> Given text
┄┄┄┄┄┄┄┄┄┄

22. pyxc: Type Aliases

Where We Are

Chapter 21 added string literals. We can write "hello" and pass it to puts. But the parameter type is a C-style ptr[int8] which is a bit annoying to write all the time. After this chapter we can write:

type string = ptr[int8]

extern def puts(s: string) -> int

def greet(name: string) -> int:
  return puts(name)

def main() -> int:
  greet("world")
  return 0

Source Code

git clone --depth 1 https://github.com/alankarmisra/pyxc-llvm-tutorial
cd pyxc-llvm-tutorial/code/chapter-22

Grammar

This chapter adds two new productions (typealias, aliastype) and extends two existing ones (top gains a typealias alternative; type gains an aliastype alternative).

code/chapter-22/pyxc.ebnf

program    = [ eols ] [ top { eols top } ] [ eols ] ;
top        = typealias | structdef | definition | decorateddef | external | toplevelexpr ; -- new
typealias  = "type" identifier "=" type ;                                                  -- new
...
type       = builtintype | aliastype | structtype | pointertype ;                          -- new (aliastype)
aliastype  = identifier ;                                                                  -- new

aliastype and structtype are both written as identifier. The parser tries TypeAliases first, then StructTypes, and rejects the identifier if neither lookup succeeds.

Full Grammar

code/chapter-22/pyxc.ebnf

program         = [ eols ] [ top { eols top } ] [ eols ] ;
eols            = eol { eol } ;
top             = typealias | structdef | definition | decorateddef | external | toplevelexpr ;
typealias       = "type" identifier "=" type ;
structdef       = "struct" identifier ":" eols structblock ;
structblock     = indent fielddecl { eols fielddecl } dedent ;
fielddecl       = identifier ":" type ;
definition      = "def" prototype [ "->" type ] ":" ( simplestmt | eols block ) ;
decorateddef    = binarydecorator eols "def" binaryopprototype [ "->" type ] ":" ( simplestmt | eols block )
                | unarydecorator  eols "def" unaryopprototype  [ "->" type ] ":" ( simplestmt | eols block ) ;
binarydecorator = "@" "binary" "(" integer ")" ;
unarydecorator  = "@" "unary" ;
binaryopprototype = customopchar "(" typedparam "," typedparam ")" ;
unaryopprototype  = customopchar "(" typedparam ")" ;
external        = "extern" "def" prototype [ "->" type ] ;
toplevelexpr    = expression ;
prototype       = identifier "(" [ typedparam { "," typedparam } ] ")" ;
typedparam      = identifier ":" type ;
ifstmt          = "if" expression ":" suite
                [ eols "else" ":" suite ] ;
forstmt         = "for"
                  ( "var" identifier ":" type | identifier )

┄┄┄┄┄┄┄┄┄┄

> Task objective
Answer from the pyxc type aliases chapter:
(a) Which chapter added string literals?
(b) In the example, what type does the alias string stand for?
(c) When an identifier is used as a type, which lookup does the parser try first?

> Record excerpts

┄┄┄┄┄┄┄┄┄┄

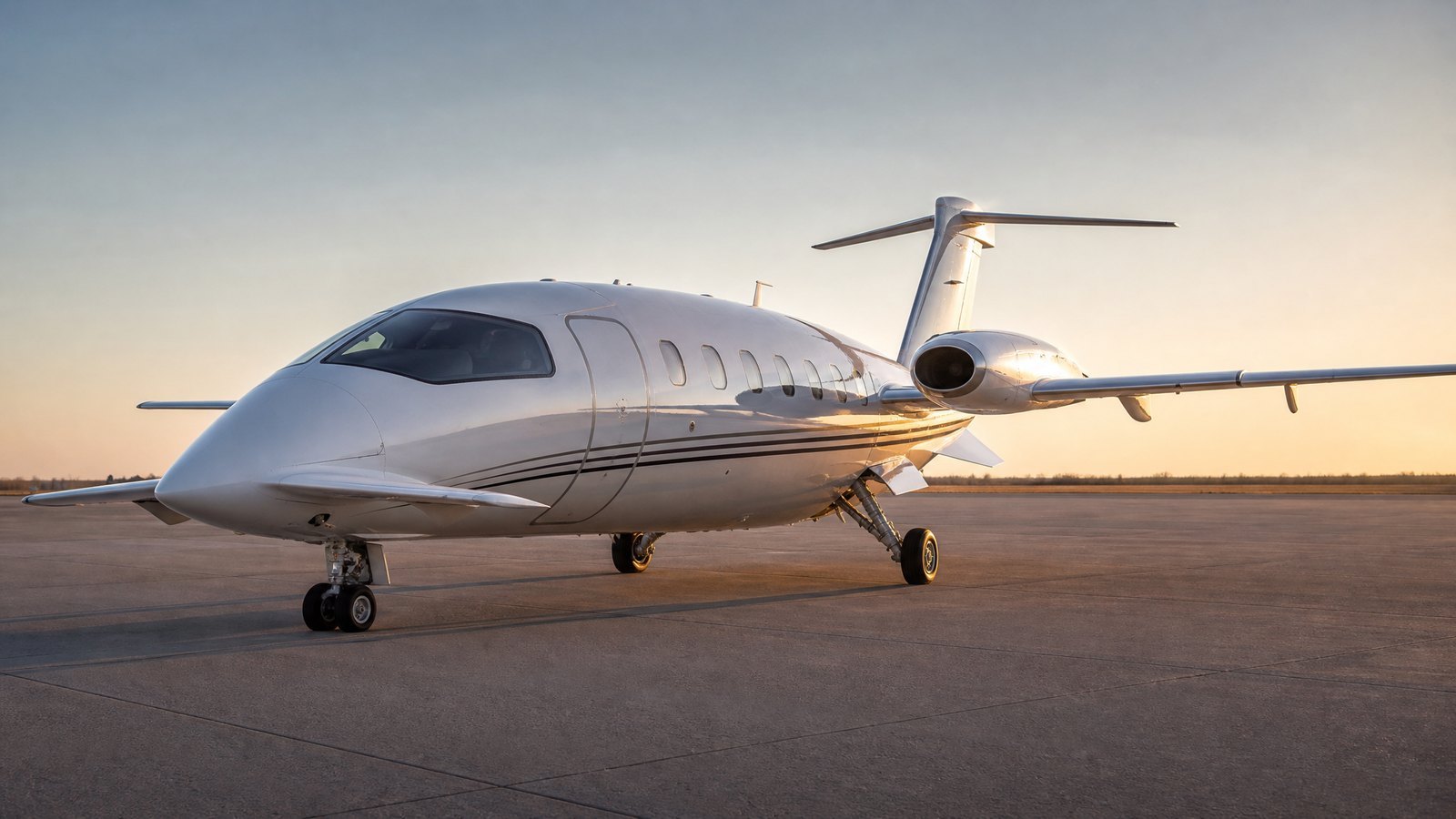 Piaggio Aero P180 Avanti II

┄┄┄┄┄┄┄┄┄┄

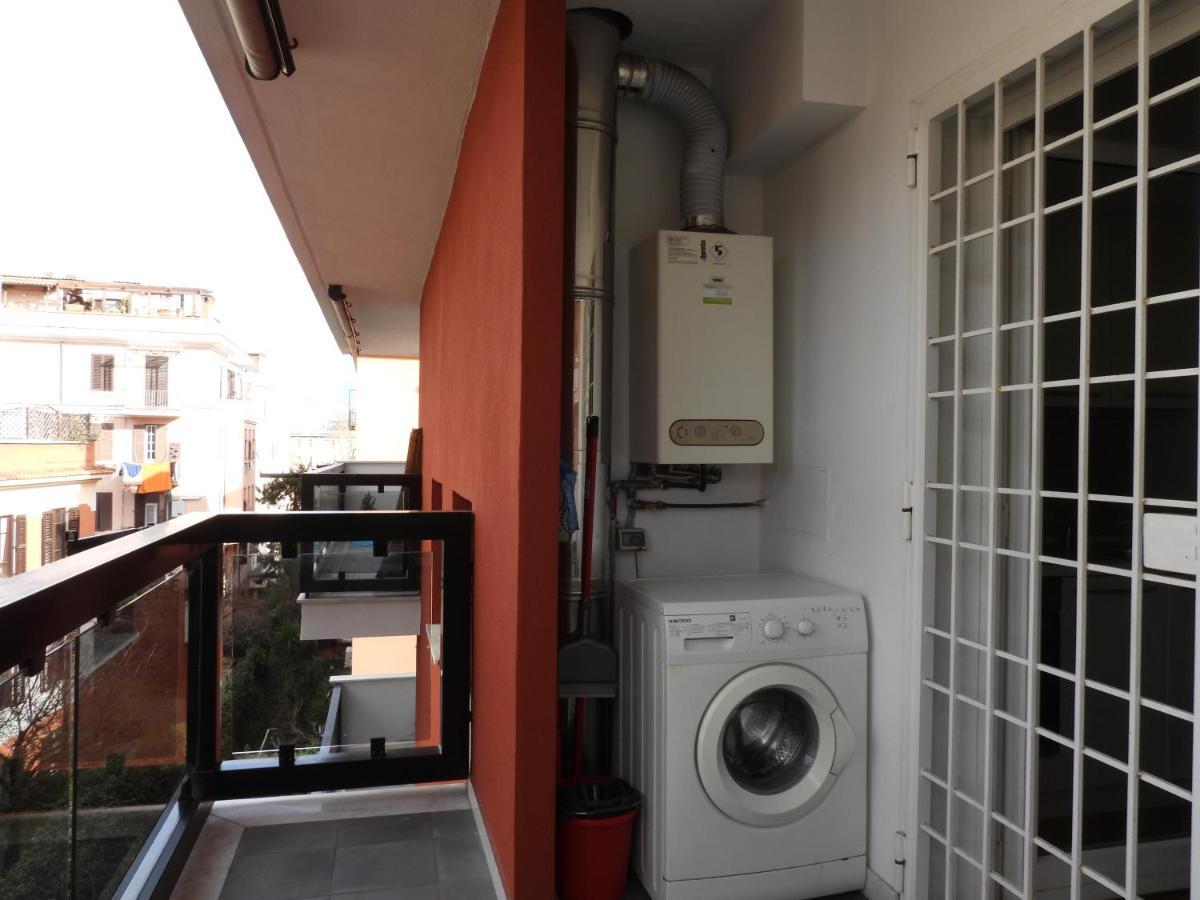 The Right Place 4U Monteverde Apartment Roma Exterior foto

┄┄┄┄┄┄┄┄┄┄

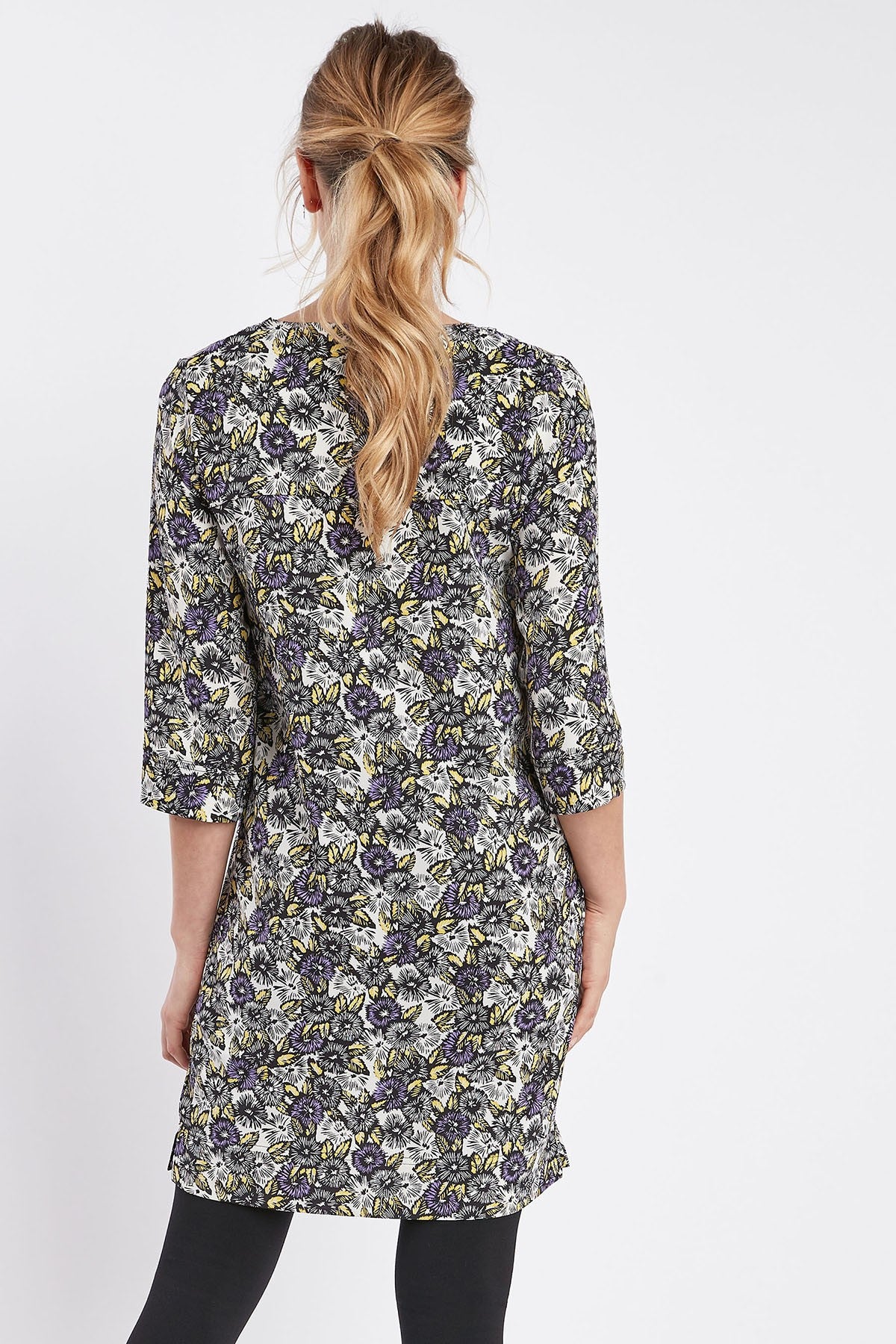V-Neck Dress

┄┄┄┄┄┄┄┄┄┄

> Exercise result
(a) Chapter 21.
(b) ptr[int8].
(c) TypeAliases.